I can’t tell you how many times while out on trails I’ve come face to face with a mama bear and her cubs. Or come across someone up to no good while running in the city. Be careful and stay safe. Don’t put yourselves in potentially dangerous and life-threatening situations.

(PSA: Black Bears are generally not aggressive, just give them space and they will likely run off when they see you. If you do find yourself being stalked down by a black bear, slowly back away and make yourself as big and loud as possible.)

Cities present their own risks as well. If you came across a scene like this, would you run on the left sidewalk or the right sidewalk? Well, you should run on the right sidewalk – or even better, in the road where it is better lit. Avoid placing yourself in very dangerous and risky situations.

Be smart. Take care of yourself and don’t take any unnecessary risks.

Fuel Appropriately & Stay Hydrated

In the Ultimate Couch to 5km Program there are days where you do both resistance training and go for a run. It is important to make sure you properly fuel for your day’s training. With more intense days where you do both resistance training and running, it is highly recommended to split them up by at least 6 hours and a full meal.

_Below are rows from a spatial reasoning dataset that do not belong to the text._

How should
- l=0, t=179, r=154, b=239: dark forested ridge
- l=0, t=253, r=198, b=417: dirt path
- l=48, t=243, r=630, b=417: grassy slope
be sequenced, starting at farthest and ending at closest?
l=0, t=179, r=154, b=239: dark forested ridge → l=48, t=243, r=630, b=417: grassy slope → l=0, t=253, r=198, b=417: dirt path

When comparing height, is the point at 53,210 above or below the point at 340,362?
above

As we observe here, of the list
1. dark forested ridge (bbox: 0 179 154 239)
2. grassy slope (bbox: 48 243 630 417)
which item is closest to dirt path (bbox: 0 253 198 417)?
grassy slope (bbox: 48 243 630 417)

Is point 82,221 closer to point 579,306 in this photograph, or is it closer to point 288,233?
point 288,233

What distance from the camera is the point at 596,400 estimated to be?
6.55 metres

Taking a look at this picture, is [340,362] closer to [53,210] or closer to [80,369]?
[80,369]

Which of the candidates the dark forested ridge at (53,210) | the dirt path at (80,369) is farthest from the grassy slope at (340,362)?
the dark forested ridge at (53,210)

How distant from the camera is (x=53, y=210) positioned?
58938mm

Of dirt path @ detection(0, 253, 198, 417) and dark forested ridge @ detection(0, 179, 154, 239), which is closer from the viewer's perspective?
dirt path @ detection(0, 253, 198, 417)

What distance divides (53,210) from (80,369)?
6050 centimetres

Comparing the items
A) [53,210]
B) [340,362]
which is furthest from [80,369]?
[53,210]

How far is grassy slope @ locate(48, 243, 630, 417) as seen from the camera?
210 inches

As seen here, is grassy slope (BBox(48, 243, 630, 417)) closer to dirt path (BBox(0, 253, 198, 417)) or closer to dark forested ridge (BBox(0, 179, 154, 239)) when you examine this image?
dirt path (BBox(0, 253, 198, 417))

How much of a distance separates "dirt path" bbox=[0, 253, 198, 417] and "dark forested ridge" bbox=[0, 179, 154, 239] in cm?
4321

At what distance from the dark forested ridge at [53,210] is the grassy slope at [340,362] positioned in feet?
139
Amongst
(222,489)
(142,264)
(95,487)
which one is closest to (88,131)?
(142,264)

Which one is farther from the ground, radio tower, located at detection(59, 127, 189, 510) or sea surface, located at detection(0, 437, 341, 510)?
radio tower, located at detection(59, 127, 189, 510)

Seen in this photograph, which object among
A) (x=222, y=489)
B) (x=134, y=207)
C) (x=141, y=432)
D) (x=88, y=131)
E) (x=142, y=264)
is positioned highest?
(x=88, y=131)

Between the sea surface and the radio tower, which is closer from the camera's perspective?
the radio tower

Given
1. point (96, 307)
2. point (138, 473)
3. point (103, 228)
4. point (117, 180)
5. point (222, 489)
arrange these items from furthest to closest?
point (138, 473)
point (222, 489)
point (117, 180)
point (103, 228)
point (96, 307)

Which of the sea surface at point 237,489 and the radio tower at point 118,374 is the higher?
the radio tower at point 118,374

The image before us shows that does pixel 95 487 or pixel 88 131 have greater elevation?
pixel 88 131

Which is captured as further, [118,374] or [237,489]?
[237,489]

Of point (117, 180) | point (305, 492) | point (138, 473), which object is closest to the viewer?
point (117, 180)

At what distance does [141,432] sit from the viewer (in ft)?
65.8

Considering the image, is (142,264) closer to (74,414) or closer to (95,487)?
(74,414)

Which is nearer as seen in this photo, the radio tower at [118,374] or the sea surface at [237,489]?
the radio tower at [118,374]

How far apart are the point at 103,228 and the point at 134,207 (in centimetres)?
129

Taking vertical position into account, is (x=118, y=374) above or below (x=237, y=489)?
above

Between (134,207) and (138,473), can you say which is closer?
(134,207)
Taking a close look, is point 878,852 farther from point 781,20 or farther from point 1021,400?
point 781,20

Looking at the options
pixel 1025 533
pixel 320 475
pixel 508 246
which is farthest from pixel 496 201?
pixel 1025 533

You want to have the necessary energy and strength to get through your training without succumbing to exhaustion and fatigue. Stay hydrated by drinking consistently throughout your day – not just a lot at once. Also make sure you have proper electrolyte balance and have been eating healthy and taking in enough energy (carbohydrates) to perform.

For longer runs, you may even need to bring a light snack or hydration packet with you on your run or while at the gym.

If you feel tired, lightheaded, dizzy, or otherwise unwell – stop immediately and get help. This is another big reason as to why you should always let someone know when and where you are going when training. As well as why having a training partner is so beneficial.

Run Against Traffic

Last but not least – for those of us who are stuck running alongside the road – make sure you do so by running against the traffic. It may seem counterintuitive to some, but it allows both you and the oncoming driver to see one another, so you don’t accidentally step out in front of them. It also allows you the opportunity to move further off the road if necessary as you can see them coming and prepare accordingly.

This is yet another example as to why running with only one headphone in can save your life. If you don’t hear a car approaching, it could mean life or death.

Running alongside the road is never really advisable, but some people have no choice – there are no trails, tracks, paths, or other places where they can run. Once again – you want to be able to hear, stay visible, and act according to the situation in order to stay safe and protect yourself at all times.